Open Source OLAP

Every month I review the web traffic reports for my blog, and I’ve always found something rather interesting. Even though I post more information about Oracle and OWB than any other subject, Google seems to send me more traffic from queries like “open source ETL” and “open source OLAP.” You know what they say, customer is king and you gotta give ’em what they want!

In other words, all I needed was just a teentsee weentsee bit of an excuse to take some time to really kick the tires of the open source OLAP server Mondrian.

Some basics… Mondrian is an open source OLAP server, written in Java. It implements an MDX engine, and also exposes an XML/A interface to clients. Mondrian uses a ROLAP architecture, and ends up issuing SQL statements to a JDBC data source to retrieve and calculate. Mondrian works with Access, MySQL, postgres, and Oracle. Refer to the Mondrian architecture pages to get some more information about the architecture.

My overall impressions were positive; it’s a good core set of functionality and performs rather well. Like any Open Source project it is an alphabet soup of supporting libraries, environment variables, generators, frameworks, and takes more than the usual 10 minute commercial product install. We’re not building a kernel here, but it’s not trivial to get the examples up and running.

Mondrian works closely (and appropriately) with an open source implementation of a JSP based Pivot and Charting project, JPivot. The demo for Mondrian includes an example with JPivot querying Mondrian and uses the well known Food Mart demo. I was expecting a bit less from JPivot and was pleasantly surprised that it’s actually rather functional (not commercial product easy to use, but really quite commendable).

JPivot allows for drilling down hierarchies (I don’t think you can use multiple hierarchies) and Pivoting and exhanging the columns and rows. It has a “CUBE” editor that allows you to edit the report. It’s not drag and drop, but definitely works if you “grok” the interface.

Also pleasantly surprising was some pretty decent charting capabilities.

There are some decent selections of charts

In order to provide an OLAP view of your data you have to define some metadata about your Dimensional model (Cubes, Measures, Dimensions) and how they map to your underlying Relational Schema. Check out the samples on the Mondrian site to see how to write your own schema.

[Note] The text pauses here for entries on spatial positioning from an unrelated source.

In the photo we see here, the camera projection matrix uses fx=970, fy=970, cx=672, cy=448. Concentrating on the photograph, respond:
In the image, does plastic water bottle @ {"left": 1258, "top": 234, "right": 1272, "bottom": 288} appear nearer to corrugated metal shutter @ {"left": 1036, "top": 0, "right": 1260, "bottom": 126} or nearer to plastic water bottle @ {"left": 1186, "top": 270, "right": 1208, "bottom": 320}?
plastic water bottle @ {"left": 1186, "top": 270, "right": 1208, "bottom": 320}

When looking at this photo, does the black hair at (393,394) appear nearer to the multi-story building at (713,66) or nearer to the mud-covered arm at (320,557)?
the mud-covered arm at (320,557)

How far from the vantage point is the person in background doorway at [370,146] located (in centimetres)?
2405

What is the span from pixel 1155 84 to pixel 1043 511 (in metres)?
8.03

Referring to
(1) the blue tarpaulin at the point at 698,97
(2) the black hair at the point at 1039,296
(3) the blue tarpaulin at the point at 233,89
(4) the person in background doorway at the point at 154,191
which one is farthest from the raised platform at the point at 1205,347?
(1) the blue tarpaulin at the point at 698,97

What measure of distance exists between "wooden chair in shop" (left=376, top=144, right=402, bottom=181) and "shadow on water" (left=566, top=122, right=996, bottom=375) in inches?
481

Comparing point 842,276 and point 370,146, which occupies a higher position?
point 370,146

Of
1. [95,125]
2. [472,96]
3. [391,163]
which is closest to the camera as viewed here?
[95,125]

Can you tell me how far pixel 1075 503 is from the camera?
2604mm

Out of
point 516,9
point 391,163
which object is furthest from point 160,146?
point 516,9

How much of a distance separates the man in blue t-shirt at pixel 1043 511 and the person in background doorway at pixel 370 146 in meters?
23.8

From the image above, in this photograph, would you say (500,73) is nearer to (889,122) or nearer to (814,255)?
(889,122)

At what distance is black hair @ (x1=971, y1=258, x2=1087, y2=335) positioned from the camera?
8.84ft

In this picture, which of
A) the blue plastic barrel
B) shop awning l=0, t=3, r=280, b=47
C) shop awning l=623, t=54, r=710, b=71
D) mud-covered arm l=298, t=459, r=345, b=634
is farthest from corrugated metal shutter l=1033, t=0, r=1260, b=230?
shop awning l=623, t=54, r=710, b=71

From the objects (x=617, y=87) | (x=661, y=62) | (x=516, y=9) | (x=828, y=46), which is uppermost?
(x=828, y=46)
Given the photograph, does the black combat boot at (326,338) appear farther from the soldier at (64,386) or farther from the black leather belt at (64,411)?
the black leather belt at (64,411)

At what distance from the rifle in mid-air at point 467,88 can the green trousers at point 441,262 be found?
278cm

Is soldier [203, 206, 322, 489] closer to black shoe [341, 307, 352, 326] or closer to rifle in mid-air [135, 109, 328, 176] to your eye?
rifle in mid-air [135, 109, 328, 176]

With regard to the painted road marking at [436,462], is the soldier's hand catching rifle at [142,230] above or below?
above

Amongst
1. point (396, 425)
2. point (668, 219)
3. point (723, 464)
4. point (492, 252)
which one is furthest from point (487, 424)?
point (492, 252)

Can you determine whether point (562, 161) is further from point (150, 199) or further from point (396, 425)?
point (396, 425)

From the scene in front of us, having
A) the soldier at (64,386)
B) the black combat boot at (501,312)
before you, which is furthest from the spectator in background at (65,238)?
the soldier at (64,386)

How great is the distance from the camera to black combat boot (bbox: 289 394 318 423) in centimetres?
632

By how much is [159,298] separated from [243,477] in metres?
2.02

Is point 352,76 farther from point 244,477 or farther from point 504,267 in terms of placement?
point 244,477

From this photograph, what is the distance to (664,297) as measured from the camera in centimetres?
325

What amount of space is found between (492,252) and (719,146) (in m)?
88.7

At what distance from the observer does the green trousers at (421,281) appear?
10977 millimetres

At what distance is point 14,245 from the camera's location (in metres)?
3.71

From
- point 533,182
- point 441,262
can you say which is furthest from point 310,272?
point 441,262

Couple of interesting things to point out, Mondrian implements a cache of “relations” used to increase performance. This is interesting because of consistency questions (some fragments are cached, but others are current) but also because it is WICKED fast once it’s loaded into memory. There are some interesting possibilities here, including some work with some distributed P2P OLAP distributed caching research.